Myeloid cell‐specific mutation of Spi1 selectively reduces M2‐biased macrophage numbers in skeletal muscle, reduces age‐related muscle fibrosis and prevents sarcopenia

Ying Wang 1,2, Steven S Welc 3,4, Michelle Wehling‐Henricks 5, Ying Kong 1,6, Connor Thomas 5, Enca Montecino‐Rodriguez 6, Kenneth Dorshkind 6, James G Tidball 1,5,6,
PMCID: PMC9577952  PMID: 36098370

Abstract

Intramuscular macrophages play key regulatory roles in determining the response of skeletal muscle to injury and disease.

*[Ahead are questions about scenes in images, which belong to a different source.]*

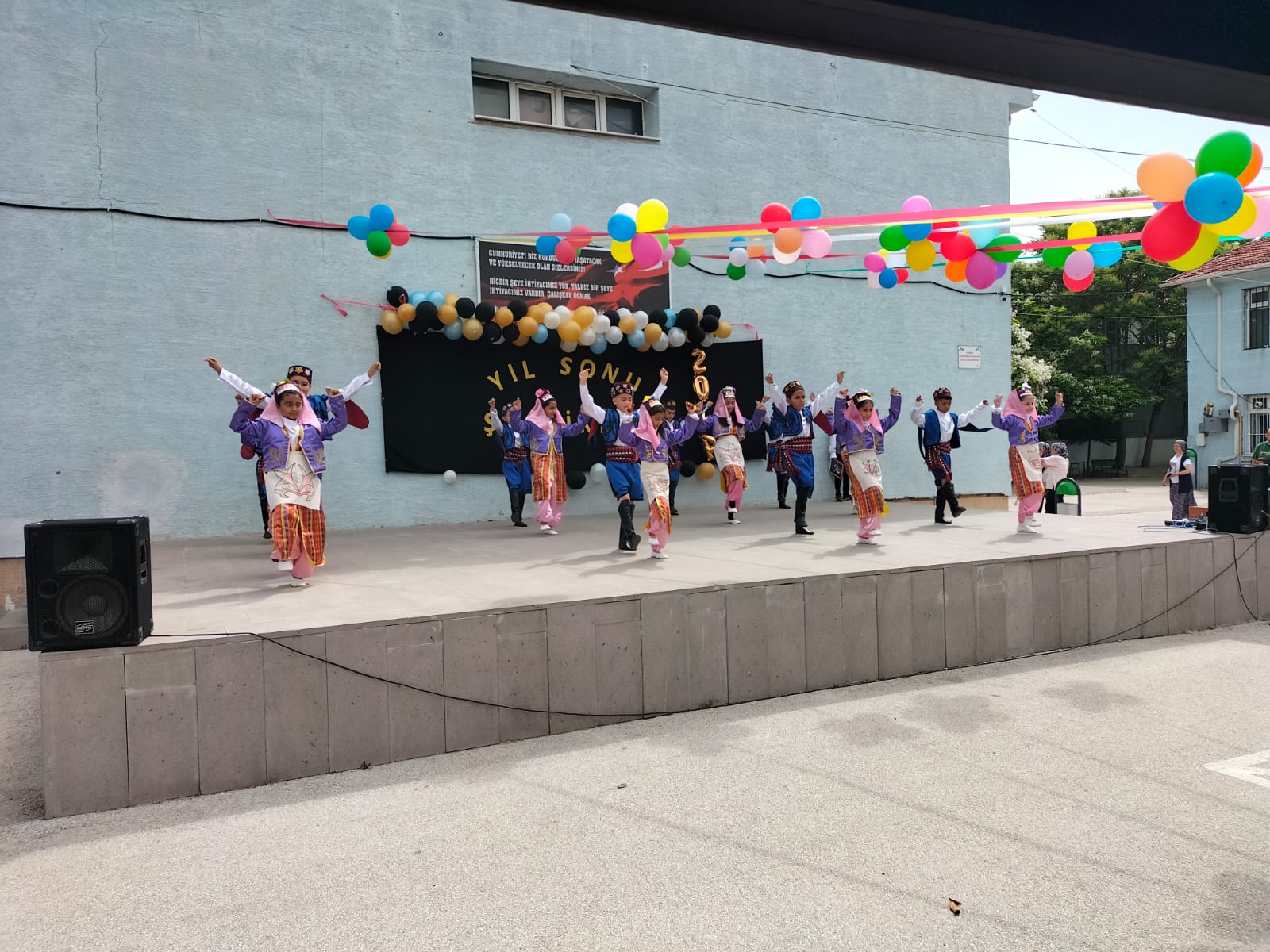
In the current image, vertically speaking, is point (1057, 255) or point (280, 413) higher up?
point (1057, 255)

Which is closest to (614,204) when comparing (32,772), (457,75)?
(457,75)

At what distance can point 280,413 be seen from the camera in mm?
6406

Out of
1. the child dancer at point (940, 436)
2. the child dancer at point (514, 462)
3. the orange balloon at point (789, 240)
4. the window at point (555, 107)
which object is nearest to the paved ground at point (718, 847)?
the orange balloon at point (789, 240)

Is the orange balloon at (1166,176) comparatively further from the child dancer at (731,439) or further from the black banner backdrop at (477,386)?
the black banner backdrop at (477,386)

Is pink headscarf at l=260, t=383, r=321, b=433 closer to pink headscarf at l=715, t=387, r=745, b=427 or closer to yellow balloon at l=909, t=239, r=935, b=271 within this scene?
yellow balloon at l=909, t=239, r=935, b=271

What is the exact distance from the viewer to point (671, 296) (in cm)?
1173

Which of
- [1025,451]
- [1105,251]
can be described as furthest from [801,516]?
[1105,251]

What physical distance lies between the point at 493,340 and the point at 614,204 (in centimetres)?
249

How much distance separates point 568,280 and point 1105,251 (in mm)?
6146

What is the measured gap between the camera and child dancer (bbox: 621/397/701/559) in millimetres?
7375

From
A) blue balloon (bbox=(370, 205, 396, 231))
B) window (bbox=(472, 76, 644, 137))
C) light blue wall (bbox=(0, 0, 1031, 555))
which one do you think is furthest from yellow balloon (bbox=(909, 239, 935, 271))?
window (bbox=(472, 76, 644, 137))

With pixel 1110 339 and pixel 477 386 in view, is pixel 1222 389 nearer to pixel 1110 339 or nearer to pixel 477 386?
pixel 1110 339

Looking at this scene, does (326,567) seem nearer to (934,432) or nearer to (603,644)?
(603,644)

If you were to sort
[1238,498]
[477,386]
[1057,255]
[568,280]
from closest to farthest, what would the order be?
[1057,255] → [1238,498] → [477,386] → [568,280]
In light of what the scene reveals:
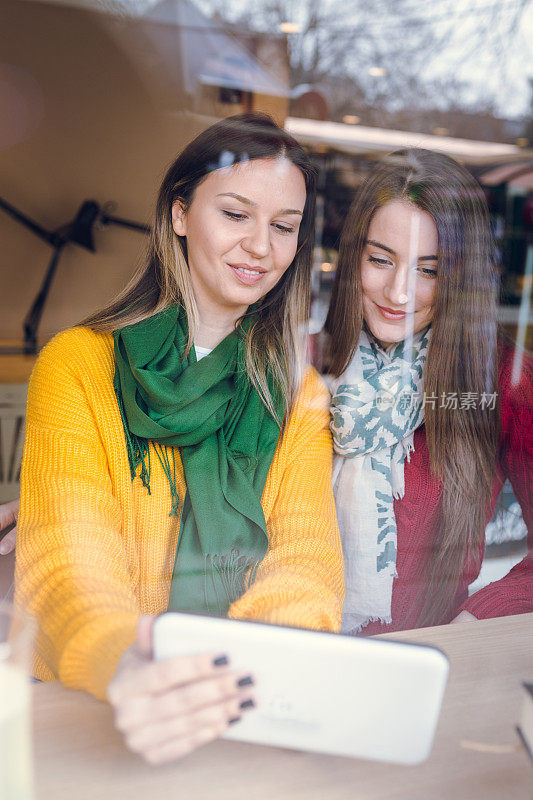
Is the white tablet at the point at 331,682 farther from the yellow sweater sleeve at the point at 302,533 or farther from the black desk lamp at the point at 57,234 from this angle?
the black desk lamp at the point at 57,234

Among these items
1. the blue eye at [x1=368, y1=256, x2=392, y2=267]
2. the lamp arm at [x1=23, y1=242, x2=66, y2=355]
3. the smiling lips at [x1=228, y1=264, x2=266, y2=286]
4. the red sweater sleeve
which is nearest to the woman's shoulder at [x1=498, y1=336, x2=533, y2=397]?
the red sweater sleeve

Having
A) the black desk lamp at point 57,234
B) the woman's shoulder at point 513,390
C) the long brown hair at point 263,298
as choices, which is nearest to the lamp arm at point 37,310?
the black desk lamp at point 57,234

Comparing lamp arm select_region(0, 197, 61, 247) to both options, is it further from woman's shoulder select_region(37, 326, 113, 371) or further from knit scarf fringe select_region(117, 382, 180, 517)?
knit scarf fringe select_region(117, 382, 180, 517)

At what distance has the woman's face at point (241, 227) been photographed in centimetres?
111

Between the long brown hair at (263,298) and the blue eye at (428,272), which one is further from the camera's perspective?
the blue eye at (428,272)

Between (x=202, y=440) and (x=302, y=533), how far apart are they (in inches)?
9.2

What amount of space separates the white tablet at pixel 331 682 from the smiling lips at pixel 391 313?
2.55ft

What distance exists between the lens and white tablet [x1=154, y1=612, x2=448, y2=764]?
2.03 ft

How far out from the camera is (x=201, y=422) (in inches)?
42.4

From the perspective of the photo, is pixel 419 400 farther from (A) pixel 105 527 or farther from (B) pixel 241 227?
(A) pixel 105 527

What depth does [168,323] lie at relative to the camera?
3.69ft

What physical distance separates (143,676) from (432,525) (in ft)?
2.78

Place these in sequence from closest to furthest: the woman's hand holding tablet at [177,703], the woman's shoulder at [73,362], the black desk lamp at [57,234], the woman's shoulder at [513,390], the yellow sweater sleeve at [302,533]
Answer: the woman's hand holding tablet at [177,703] < the yellow sweater sleeve at [302,533] < the woman's shoulder at [73,362] < the woman's shoulder at [513,390] < the black desk lamp at [57,234]

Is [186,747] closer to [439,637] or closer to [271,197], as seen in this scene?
[439,637]
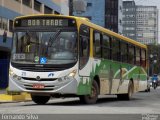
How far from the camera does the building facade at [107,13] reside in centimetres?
11606

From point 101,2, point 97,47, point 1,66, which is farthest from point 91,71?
point 101,2

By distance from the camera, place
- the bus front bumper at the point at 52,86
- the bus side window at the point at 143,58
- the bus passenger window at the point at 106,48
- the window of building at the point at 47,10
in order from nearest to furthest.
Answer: the bus front bumper at the point at 52,86, the bus passenger window at the point at 106,48, the bus side window at the point at 143,58, the window of building at the point at 47,10

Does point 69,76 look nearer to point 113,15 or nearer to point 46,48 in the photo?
point 46,48

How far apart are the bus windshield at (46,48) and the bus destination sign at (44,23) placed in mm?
327

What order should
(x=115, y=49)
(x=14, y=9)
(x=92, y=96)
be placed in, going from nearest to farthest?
(x=92, y=96), (x=115, y=49), (x=14, y=9)

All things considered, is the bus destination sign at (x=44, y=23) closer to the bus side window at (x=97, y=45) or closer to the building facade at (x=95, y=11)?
the bus side window at (x=97, y=45)

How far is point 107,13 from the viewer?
123 meters

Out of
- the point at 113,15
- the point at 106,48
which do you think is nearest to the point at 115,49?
the point at 106,48

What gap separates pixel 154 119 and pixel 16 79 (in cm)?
666

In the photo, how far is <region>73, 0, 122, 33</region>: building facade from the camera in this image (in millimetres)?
116062

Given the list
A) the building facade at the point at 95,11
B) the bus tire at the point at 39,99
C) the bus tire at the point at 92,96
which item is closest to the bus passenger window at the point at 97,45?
the bus tire at the point at 92,96

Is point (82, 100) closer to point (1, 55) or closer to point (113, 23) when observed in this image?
point (1, 55)

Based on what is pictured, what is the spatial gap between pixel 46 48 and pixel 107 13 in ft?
347

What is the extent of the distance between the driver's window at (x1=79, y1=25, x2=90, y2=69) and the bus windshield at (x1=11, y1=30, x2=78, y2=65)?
383 mm
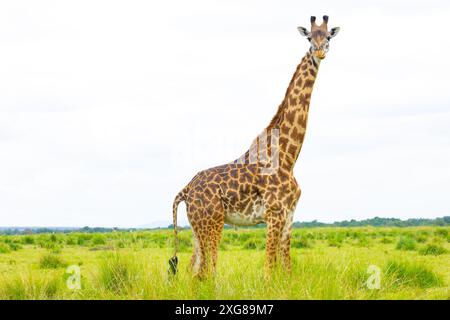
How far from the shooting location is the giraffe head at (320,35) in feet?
25.7

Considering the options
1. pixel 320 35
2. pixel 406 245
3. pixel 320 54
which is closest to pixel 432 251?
pixel 406 245

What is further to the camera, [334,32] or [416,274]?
[416,274]

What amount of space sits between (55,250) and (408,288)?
1479cm

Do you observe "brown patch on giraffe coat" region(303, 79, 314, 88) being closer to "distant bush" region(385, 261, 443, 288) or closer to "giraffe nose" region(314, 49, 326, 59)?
"giraffe nose" region(314, 49, 326, 59)

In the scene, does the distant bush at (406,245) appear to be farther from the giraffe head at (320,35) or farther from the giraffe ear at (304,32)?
the giraffe ear at (304,32)

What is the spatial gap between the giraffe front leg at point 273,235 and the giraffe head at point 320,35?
7.02 feet

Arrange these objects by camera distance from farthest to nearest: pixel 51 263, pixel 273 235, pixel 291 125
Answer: pixel 51 263
pixel 291 125
pixel 273 235

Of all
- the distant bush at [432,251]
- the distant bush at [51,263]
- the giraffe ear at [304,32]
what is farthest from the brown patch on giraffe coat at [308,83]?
the distant bush at [432,251]

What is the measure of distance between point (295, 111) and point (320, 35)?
3.55 ft

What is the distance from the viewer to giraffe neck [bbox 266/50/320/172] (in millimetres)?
8164

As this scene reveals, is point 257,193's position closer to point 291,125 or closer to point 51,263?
point 291,125

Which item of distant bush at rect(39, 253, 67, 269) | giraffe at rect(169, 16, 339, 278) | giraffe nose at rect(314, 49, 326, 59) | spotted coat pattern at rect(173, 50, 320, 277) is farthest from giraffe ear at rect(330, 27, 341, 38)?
distant bush at rect(39, 253, 67, 269)

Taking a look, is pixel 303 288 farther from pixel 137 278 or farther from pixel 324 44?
pixel 324 44

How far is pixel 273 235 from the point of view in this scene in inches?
302
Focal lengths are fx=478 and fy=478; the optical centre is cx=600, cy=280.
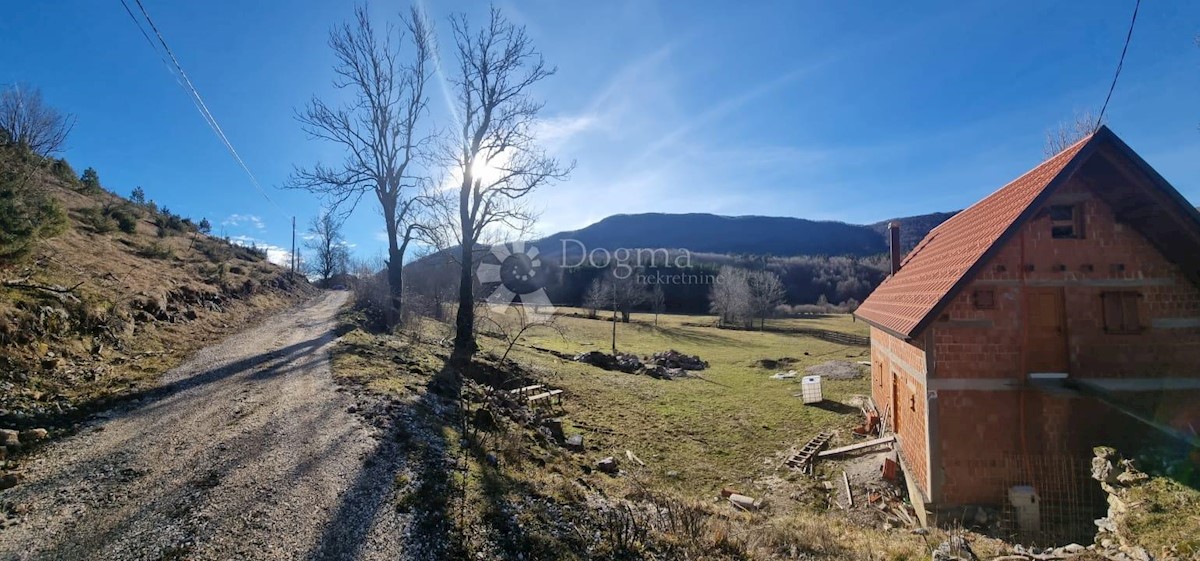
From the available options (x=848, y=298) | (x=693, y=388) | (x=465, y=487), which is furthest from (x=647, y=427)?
(x=848, y=298)

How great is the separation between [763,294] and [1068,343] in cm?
6113

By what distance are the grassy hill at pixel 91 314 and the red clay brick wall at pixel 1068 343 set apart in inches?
625

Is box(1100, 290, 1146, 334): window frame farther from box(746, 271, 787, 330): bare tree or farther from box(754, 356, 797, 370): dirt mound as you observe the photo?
box(746, 271, 787, 330): bare tree

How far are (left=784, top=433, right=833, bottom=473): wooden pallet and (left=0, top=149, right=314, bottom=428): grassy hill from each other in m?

Recent investigations showed that the numbers and phenotype of intramuscular macrophages change during aging, suggesting that those changes could influence the aging process. We tested that hypothesis by generating a mouse model that harbors a myeloid cell‐specific mutation of Spi1, which is a transcription factor that is essential for myeloid cell development. The mutation reduced the numbers of macrophages biased to the CD163+/CD206+ M2 phenotype in muscles of aging mice without affecting the numbers of CD68‐expressing macrophages and reduced the expression of transcripts associated with the M2‐biased phenotype. The mutation did not affect the colony‐forming ability or the frequency of specific subpopulations of bone marrow hematopoietic cells and did not affect myeloid/lymphoid cell ratios in peripheral blood leukocyte populations. Cellularity of most myeloid lineage cells was not influenced by the mutation. The Spi1 mutation in bone marrow‐derived macrophages in vitro also did not affect expression of transcripts that indicate the M2‐biased phenotype. Thus, myeloid cell‐targeted mutation of Spi1 influences macrophage phenotype in muscle but did not affect earlier stages of differentiation of cells in the macrophage lineage. The mutation reduced age‐related muscle fibrosis, which is consistent with the reduction of M2‐biased macrophages, and reduced expression of the pro‐fibrotic enzyme arginase. Most importantly, the mutation prevented sarcopenia. Together, our observations indicate that intramuscular, M2‐biased macrophages play significant roles in promoting detrimental, age‐related changes in muscle.

Keywords: aging, macrophage, Sarcopenia, skeletal muscle

Muscle aging leads to sarcopenia, which is characterized by reductions in muscle mass and muscle fiber size and is also associated with increases in muscle fibrosis. In our investigation, we show that the targeted mutation of the transcription factor Spi1 in myeloid cells, causes a selective reduction in the activation of intramuscular macrophages to an M2‐biased phenotype and that leads to reductions in sarcopenia and fibrosis during muscle aging. These findings show an important role for M2‐biased macrophages in age‐related changes in skeletal muscle.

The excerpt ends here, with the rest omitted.